It all started when…
I started out studying film. Cinematography, storytelling, visual language. I was all in. Then I stumbled into coding and digital design and everything changed. I switched to Game Design and Development, and it turned out to be the best decision I ever made. That is where I met Mike Morrone, my best friend and future business partner.
From there I threw myself into the community. Game jams, IGDA events in Chicago, three years of Train Jam in 2017, 2018, and 2019. Train Jam 2019 was a turning point. Our VR game Mountain Men caught the attention of Meta, who sponsored us and wrote about the experience. That moment made it real.
The road from there took me to Deep Silver Volition, then to supporting immersive training for the United States Air Force, and eventually to Mass Virtual in Orlando where I have spent the last several years building XR simulation systems for defense and enterprise clients. I lead Unity architecture, ship 400+ educational modules, and work alongside 100+ people across engineering, art, design, and operations.

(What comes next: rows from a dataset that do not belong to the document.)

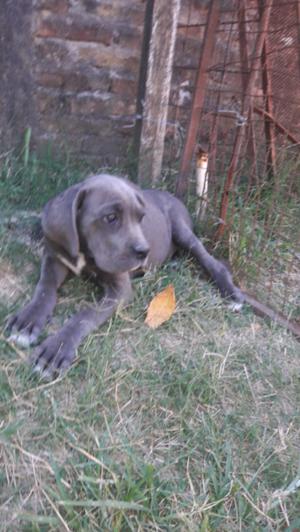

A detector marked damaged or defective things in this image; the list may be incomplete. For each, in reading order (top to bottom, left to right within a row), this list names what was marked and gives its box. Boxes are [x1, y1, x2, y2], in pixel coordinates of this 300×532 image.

rusty fence [161, 0, 298, 326]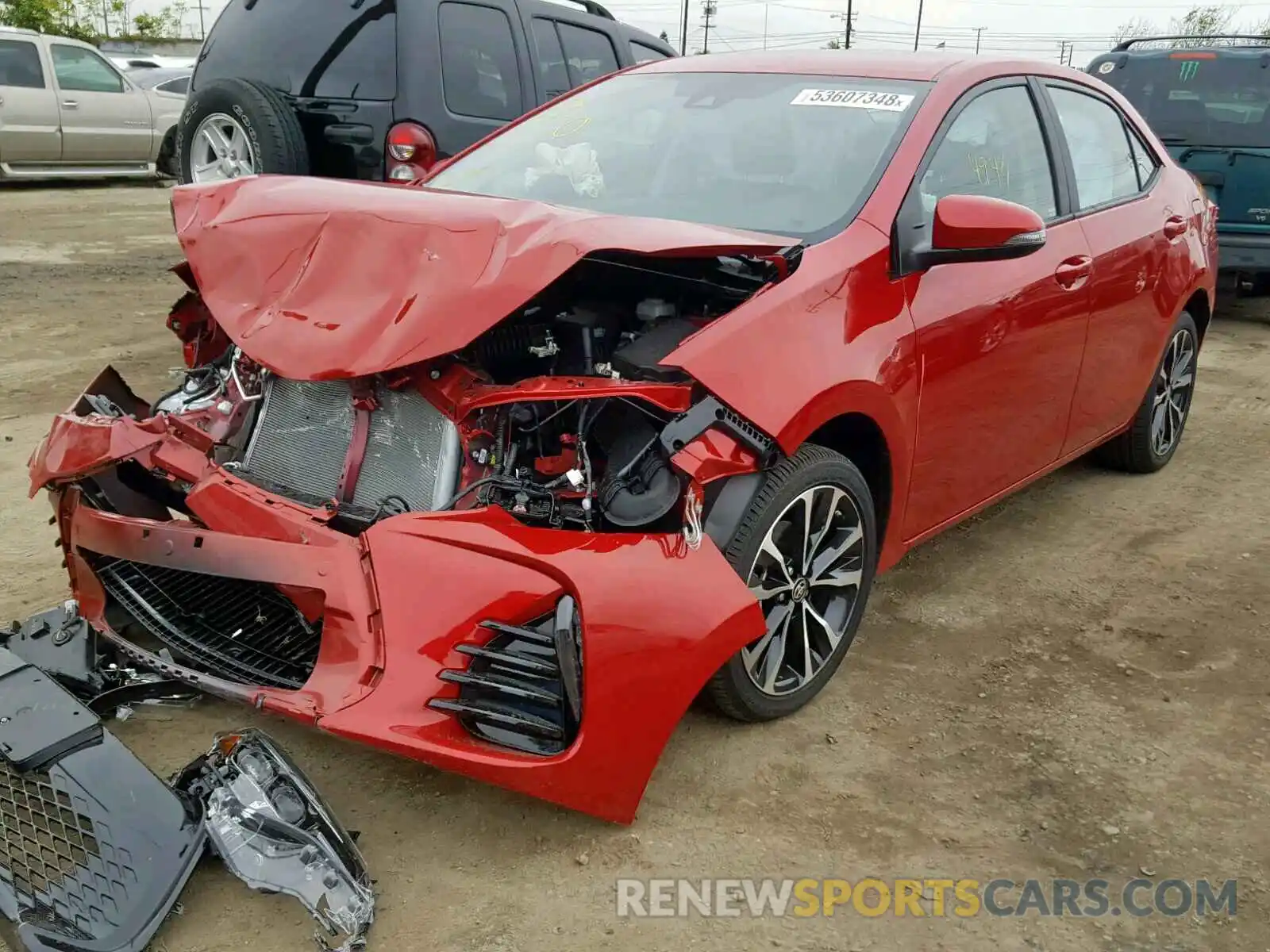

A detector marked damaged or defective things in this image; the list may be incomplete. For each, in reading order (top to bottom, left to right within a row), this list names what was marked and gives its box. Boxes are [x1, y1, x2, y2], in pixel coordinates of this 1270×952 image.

detached front bumper [34, 390, 762, 822]
crumpled hood [172, 175, 787, 381]
damaged red car [25, 52, 1214, 822]
shattered plastic debris [174, 736, 373, 949]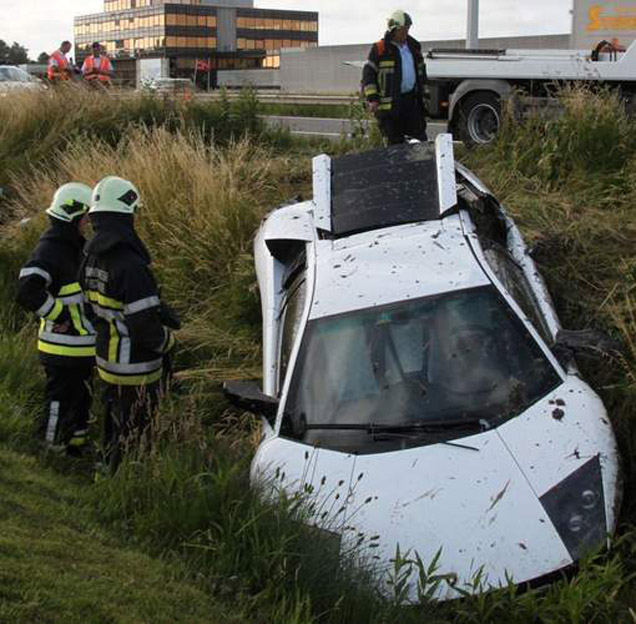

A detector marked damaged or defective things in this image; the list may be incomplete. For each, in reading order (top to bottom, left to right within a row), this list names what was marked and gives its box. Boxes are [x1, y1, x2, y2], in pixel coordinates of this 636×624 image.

crashed car [224, 136, 620, 600]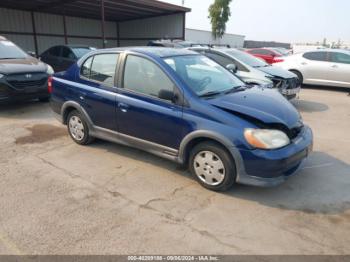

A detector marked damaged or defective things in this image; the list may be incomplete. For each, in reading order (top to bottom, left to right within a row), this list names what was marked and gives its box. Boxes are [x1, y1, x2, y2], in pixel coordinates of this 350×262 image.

damaged car [50, 47, 314, 191]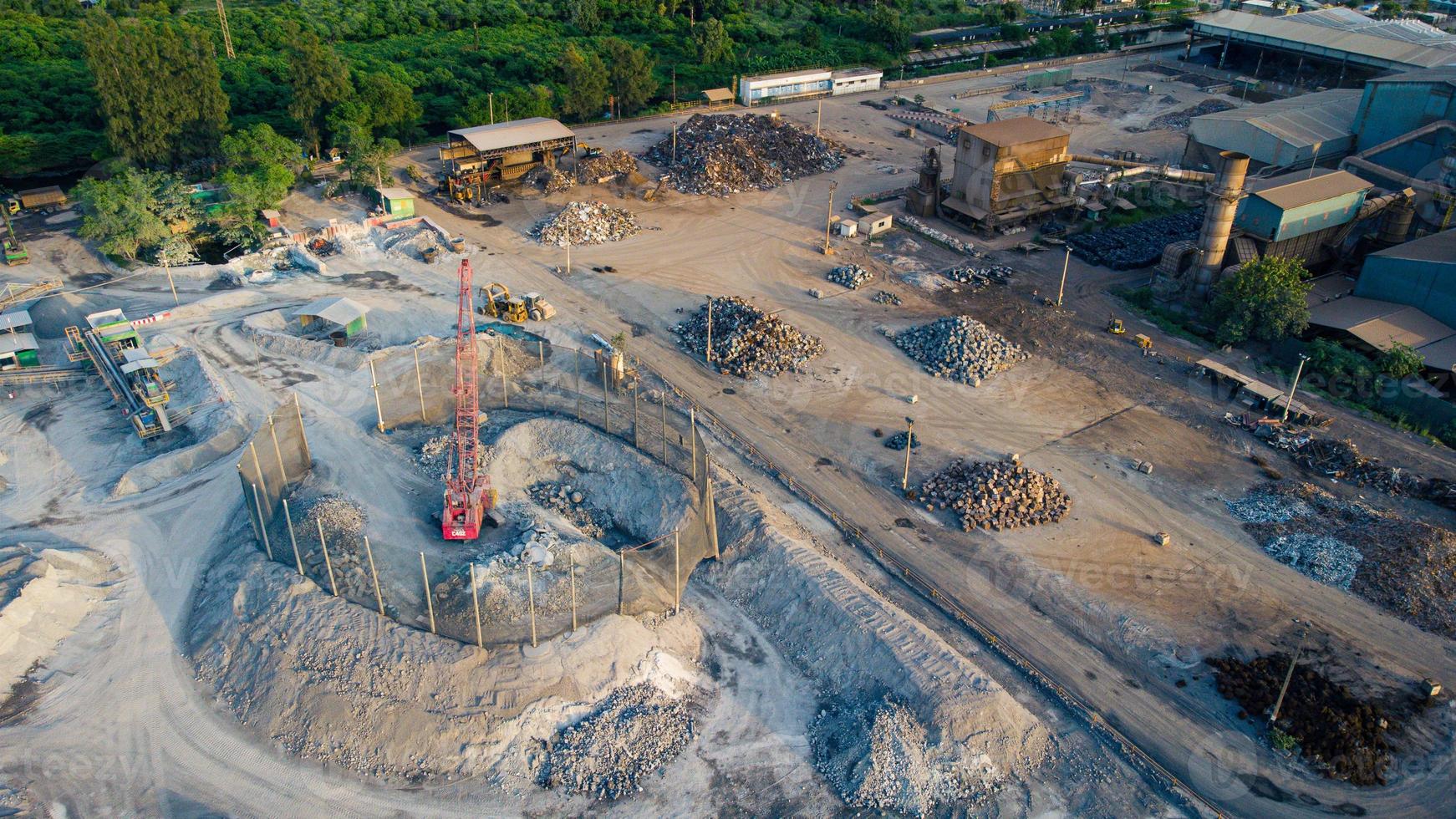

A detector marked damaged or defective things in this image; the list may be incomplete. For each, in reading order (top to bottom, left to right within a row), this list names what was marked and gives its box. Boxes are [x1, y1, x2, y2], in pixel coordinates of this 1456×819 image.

rusty metal building [943, 116, 1072, 231]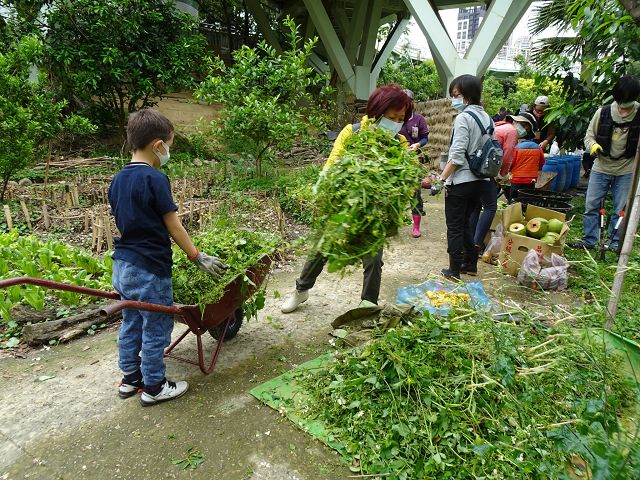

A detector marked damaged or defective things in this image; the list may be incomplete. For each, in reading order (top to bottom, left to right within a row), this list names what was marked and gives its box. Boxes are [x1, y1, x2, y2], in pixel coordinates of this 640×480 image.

rusty wheelbarrow tray [0, 255, 272, 376]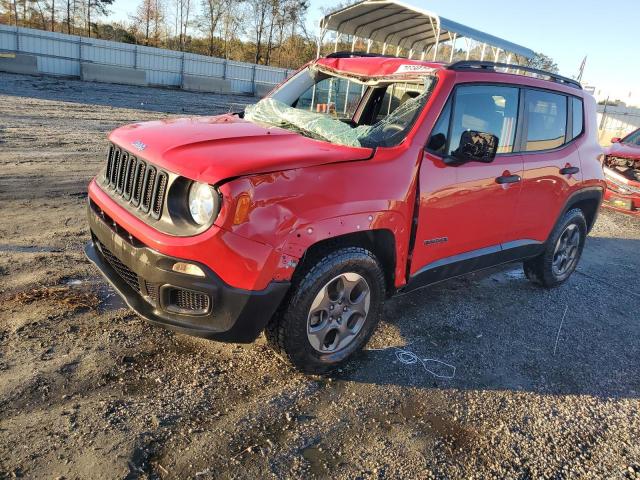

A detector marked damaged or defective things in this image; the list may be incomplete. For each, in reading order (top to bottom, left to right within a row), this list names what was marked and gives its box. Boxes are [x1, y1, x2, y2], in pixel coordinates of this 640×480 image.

shattered windshield [244, 66, 436, 147]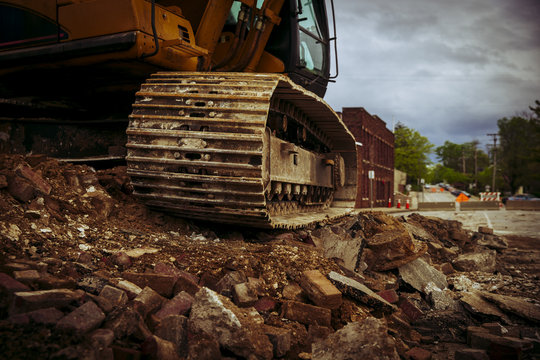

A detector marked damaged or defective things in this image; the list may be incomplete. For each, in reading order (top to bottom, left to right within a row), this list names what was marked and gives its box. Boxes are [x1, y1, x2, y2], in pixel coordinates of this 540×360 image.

broken brick [300, 270, 342, 310]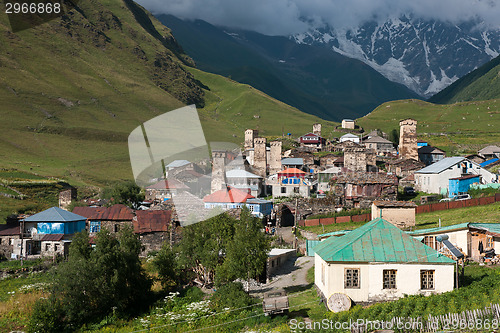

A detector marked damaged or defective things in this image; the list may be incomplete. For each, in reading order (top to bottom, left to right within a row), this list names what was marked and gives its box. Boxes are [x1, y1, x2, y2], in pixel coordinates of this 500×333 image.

red rusty roof [72, 204, 135, 222]
red rusty roof [134, 210, 173, 233]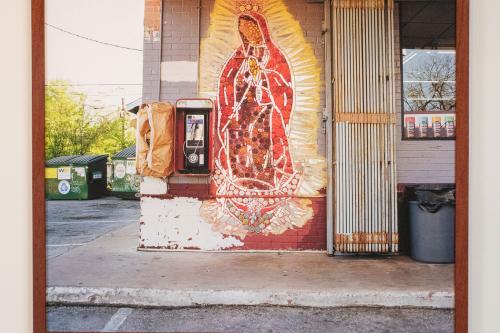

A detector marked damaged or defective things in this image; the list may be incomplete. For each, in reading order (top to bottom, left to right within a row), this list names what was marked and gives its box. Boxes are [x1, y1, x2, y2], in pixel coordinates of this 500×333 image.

peeling paint [140, 197, 243, 249]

But underneath all of it is the same instinct I had in that film classroom. I care about how people experience things. VR does not just give us safer, more efficient training. It lets us bring objects, locations, cultures, and people to homes and communities that would never otherwise have access to them. That is worth building for.
Outside the editor
When I'm not building simulations or breaking Unity, you'll find me at a Magic the Gathering table, out fishing, or at the beach. I travel whenever I can and have made it through South Africa, Scotland, Ireland, and across Europe. I genuinely love meeting people from different places and backgrounds. That curiosity about how people experience the world feeds directly back into how I think about design.